Separate classes?

Every once in awhile I hear someone make the suggestion, usually casually, lightheartedly - 'leaders and followers should have separate classes.' At first I thought, how crazy would that be? How would we learn to connect - to walk? But as I continue to take lessons, and classes, and workshops - the difference in goals and methods is becoming more and more apparent between followers and leaders.

As a follower, I want to learn technique - strength, balance, connection, musicality. After all, what good is learning more patterns if I can't follow the lead. The majority (though certainly not all) of the leaders want more patterns, more steps, more variety and vocabulary to build their choreography. Of course they also want to focus on musicality - at least there's one thing we have in common.

It reminds me of my ballroom classes - what few I had, anyway. We all learned the patterns together - men on one side of the room, women on the other. We danced steps back and forth to each other from across that space - over and over and over. Then, when we finally got together, we simply did the pattern, roughly in time with the music, not really connected at all. We all had the pattern memorized, so why should they lead or I follow it?
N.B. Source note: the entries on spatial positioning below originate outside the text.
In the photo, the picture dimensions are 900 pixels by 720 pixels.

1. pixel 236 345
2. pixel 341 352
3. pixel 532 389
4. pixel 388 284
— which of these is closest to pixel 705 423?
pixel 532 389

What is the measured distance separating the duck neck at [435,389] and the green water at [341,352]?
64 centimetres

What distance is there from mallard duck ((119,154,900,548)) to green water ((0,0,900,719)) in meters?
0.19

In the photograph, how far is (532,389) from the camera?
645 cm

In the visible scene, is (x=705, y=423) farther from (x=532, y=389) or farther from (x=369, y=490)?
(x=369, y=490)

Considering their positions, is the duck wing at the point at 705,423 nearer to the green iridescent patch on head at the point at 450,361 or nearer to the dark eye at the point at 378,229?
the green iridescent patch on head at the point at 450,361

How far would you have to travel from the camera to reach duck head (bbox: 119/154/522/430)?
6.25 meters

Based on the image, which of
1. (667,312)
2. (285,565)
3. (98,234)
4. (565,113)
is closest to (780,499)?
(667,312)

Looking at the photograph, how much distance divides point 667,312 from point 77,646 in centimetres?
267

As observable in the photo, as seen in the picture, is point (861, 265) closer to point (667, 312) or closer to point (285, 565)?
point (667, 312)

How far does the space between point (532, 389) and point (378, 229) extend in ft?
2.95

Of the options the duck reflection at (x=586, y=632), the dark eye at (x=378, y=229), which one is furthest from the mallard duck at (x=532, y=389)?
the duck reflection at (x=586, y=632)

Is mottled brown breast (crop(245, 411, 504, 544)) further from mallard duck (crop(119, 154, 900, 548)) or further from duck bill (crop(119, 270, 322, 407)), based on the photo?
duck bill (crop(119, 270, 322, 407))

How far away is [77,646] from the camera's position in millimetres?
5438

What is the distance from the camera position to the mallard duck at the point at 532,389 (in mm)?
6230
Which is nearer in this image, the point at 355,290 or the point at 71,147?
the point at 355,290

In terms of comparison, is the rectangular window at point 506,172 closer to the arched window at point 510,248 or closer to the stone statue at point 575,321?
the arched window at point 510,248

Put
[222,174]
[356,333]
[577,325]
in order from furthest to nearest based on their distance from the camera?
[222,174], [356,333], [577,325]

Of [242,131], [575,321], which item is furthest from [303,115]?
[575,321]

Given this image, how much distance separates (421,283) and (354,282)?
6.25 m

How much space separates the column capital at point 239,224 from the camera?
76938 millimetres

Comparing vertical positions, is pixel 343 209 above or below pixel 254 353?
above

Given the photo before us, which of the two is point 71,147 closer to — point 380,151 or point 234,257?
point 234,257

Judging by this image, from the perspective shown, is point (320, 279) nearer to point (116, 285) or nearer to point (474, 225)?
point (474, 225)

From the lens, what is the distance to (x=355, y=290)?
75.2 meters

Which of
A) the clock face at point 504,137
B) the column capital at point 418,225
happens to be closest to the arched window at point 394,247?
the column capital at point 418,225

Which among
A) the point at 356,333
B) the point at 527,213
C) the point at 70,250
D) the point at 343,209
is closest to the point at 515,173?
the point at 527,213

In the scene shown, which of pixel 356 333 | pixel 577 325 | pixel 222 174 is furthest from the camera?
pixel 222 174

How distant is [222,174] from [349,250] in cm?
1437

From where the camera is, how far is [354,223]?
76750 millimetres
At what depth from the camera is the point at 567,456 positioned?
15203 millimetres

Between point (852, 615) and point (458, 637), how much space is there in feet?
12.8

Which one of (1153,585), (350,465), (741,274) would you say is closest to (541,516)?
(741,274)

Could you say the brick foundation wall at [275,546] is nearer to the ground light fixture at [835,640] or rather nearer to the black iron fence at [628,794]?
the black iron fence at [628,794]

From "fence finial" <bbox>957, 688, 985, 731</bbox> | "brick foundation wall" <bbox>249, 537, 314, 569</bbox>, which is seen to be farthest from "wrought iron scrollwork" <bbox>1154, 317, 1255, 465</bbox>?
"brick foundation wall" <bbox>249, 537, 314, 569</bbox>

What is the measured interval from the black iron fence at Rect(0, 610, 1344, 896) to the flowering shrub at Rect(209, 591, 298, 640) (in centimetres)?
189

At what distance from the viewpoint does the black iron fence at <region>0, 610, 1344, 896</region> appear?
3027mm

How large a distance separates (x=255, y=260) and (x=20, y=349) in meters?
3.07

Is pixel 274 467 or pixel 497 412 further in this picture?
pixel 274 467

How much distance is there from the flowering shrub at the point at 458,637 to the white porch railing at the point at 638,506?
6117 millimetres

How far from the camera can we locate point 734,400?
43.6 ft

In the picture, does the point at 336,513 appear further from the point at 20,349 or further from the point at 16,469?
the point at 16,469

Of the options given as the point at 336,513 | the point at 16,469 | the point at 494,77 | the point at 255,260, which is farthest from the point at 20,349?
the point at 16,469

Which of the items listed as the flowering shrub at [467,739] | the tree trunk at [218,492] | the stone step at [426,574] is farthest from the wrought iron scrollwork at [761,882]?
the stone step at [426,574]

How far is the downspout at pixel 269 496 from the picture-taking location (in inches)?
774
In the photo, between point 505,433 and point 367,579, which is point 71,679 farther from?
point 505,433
Sometimes I think it would be better not to know what's coming. It's essential to know the things that are possible - for instance what can be done on one side of the embrace, can also usually be done on the other side. We, as followers, need to know the vocabulary that's possible, what the lead feels like, the different ways we may respond to the lead. But at a certain point, I just want to focus on following well. If I'm concentrating on learning my side of a step - am I learning to follow - or learning to parrot?

3 comments:

Unknown said...

Polly wanna Tango?

You'd be learning to parrot. A teacher once told me that dancing Tango is the giving and receiving of signals between two listening parties.

Patterns have the potential to harm the brain's natural ability to respond to changes in music and movement.

Polly don't want that ;)

msHedgehog said...

My approach has been to mostly not quite listen in class. You always have two or three things you're personally working on to improve your dance, and you work on those regardless of the class content. You ignore all of the stuff that's about the pattern, but you tune in to the bits about technique, and if anything interesting comes up you put aside what you were working on and work on the new thing, and add it to your list for later. Then you treat the class as a practice session, rotate as much as possible, and follow whatever actually gets led. And also: don't talk. Never try to fix other people's problems - always say you're not-sure-let's-try-it-again, then flag down the teacher and ask. A bonus is that all this makes you a really popular follower in class with the leaders who genuinely want to be good, which helps for the social dancing.

Maybe not the ideal answer but it kind of works.

Mari said...

msHedgehog - What fantastic advice. I'm going to forward that along actually, as this subject comes up a lot when I talk with other followers. We talked about getting a sort of selective amnesia during (and after) classes. I imagine you must have quite a queue waiting to dance with you! :)

Pete - you're so right - Polly don't want that lol.